Capacidad de evocaciónPorque la otra gran cualidad del autor de La guerra de los botones es justamente su extraordinaria capacidad para provocar en el lector unas sensaciones casi físicas al describir el ambiente escolar. Quienes hace tiempo que dejaron de ser niños encontrarán en estas páginas el viejo sabor del pan con chocolate a la salida de la escuela, el olor de la goma de borrar y del papel secante, el pánico que cundía cuando el maestro gruñón cazaba a alguien con la lección sin mirar o los deberes a medio emborronar, el desamparo infinito al saber que había hablado con unos padres que, indefectiblemente, coincidirían con él en sus diatribas. Es sorprendente la memoria visual, plástica, de que hace gala Pergaud al reconstruir, a sus treinta años, el inconfundible universo físico y emocional de la niñez. Y quienes no han salido todavía o acaban de salir de ella tendrán probablemente otras experiencias concretas, otros puntos de referencia, pero podrán establecer el paralelismo con toda facilidad. Y, en todo caso, tendrán la oportunidad de conocer con exactitud el precedente inmediato de ese mundo que ahora viven: un mundo más sofisticado, más técnico, aparentemente menos violento, pero también, no nos engañemos, un mundo de adultos contra niños.
¿Una obra maldita?Quizá sea éste el motivo que buscábamos para explicar la escasa difusión que hasta ahora ha tenido entre nosotros La guerra de los botones, a pesar del éxito de la versión cinematográfica —bastante suavizada, por cierto— de Y. Robert: a la mayoría de los adultos no les apetece verse reflejados con toda claridad en una guerra sucia. Por eso se inventan los pretextos de una cierta moralidad, las conveniencias y demás monsergas hipócritas contra las que se rebelaba el propio Pergaud ya en sus tiempos. Como si los niños, que saben muy bien cómo piensan y se expresan entre ellos, no tuvieran derecho a contemplarse como materia viva de una obra literaria.
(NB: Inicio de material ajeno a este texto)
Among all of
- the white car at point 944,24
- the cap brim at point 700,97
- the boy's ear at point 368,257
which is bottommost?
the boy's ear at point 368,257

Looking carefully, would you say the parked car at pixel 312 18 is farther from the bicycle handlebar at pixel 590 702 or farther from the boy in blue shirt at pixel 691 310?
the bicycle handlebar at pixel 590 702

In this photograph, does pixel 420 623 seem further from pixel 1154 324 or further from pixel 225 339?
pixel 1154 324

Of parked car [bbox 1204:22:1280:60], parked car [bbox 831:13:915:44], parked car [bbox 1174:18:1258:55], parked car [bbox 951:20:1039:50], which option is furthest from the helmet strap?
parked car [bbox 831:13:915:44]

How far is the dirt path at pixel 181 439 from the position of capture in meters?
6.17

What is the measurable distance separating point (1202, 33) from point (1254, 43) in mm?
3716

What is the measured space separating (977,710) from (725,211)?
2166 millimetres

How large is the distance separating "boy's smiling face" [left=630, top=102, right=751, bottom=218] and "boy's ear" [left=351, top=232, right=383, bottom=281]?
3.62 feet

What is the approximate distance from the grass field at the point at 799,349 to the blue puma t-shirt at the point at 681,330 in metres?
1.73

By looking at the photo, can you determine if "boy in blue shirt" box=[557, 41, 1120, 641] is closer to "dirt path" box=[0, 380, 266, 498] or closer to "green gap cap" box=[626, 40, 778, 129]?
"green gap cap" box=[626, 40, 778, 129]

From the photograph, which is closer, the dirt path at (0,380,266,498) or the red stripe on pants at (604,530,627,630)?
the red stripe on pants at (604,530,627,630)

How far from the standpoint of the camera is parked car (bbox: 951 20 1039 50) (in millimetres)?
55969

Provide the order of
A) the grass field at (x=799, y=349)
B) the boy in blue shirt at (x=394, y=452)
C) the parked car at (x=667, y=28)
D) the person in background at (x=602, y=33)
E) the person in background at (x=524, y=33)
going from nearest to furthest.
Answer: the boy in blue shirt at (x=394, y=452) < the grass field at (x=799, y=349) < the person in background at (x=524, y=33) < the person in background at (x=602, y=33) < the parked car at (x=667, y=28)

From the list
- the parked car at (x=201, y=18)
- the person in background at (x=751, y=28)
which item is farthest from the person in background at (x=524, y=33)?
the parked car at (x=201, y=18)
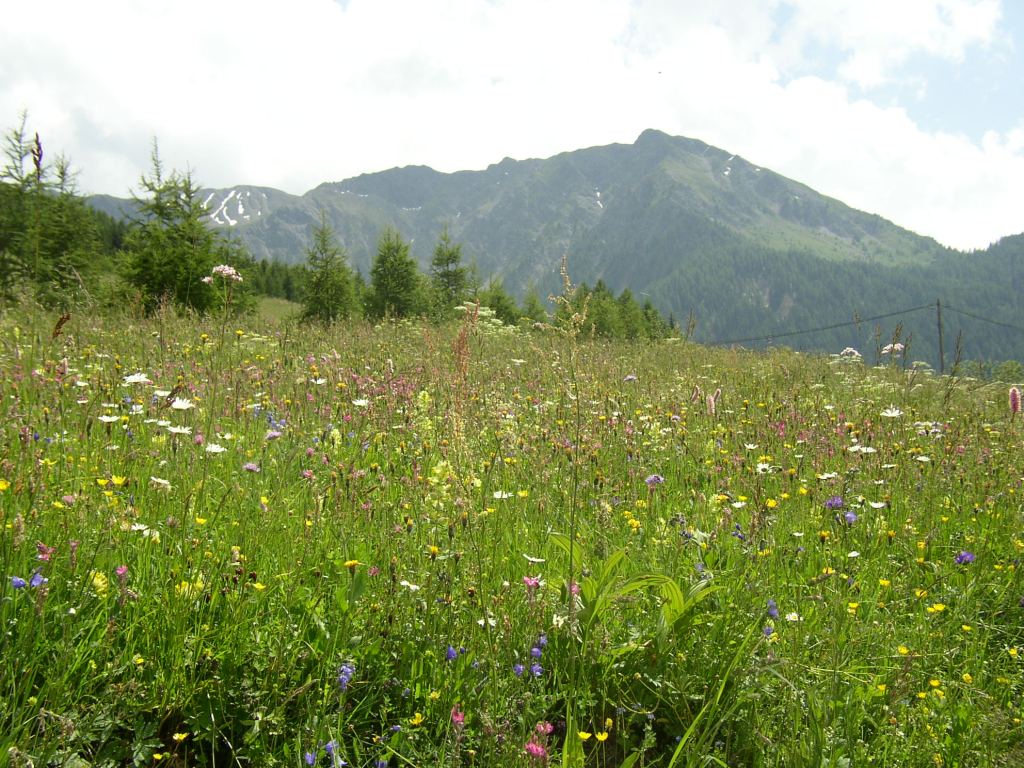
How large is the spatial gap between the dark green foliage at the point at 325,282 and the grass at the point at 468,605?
14188 mm

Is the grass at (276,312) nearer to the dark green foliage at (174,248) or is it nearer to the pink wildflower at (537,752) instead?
the dark green foliage at (174,248)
Porque a estas alturas ha debido quedar claro —y, si no, basta leer el Prefacio del propio Pergaud— que el lenguaje de La guerra de los botones no es el habitual en las historias para niños. Las expresiones coloquiales, las imprecaciones y ciertas situaciones que cualquier niño ha vivido mil veces a su manera, podrán espantar todavía a quienes se empeñan en ignorar u olvidar cómo hablan y cómo actúan los niños de verdad. Es decir, a aquellos adultos que, en el fondo, siguen siendo como los que Pergaud satirizaba en su novela hace ya setenta años.
La presente traducciónNi que decir tiene, por último, que la traducción castellana que presentamos ha procurado recoger todos estos aspectos con la máxima fidelidad. Solamente se ha tratado de encontrar el equivalente más adecuado de ciertas expresiones que carecerían de sentido en nuestro idioma. Asimismo, se han adaptado o suprimido modismos dialectales del Franco Condado, de los que Pergaud era defensor acérrimo. Y pensando siempre en la mayor accesibilidad para el público más joven, se han traducido los nombres y apodos de la mayoría de los personajes, aun a riesgo de incurrir en ciertas contradicciones lingüísticas.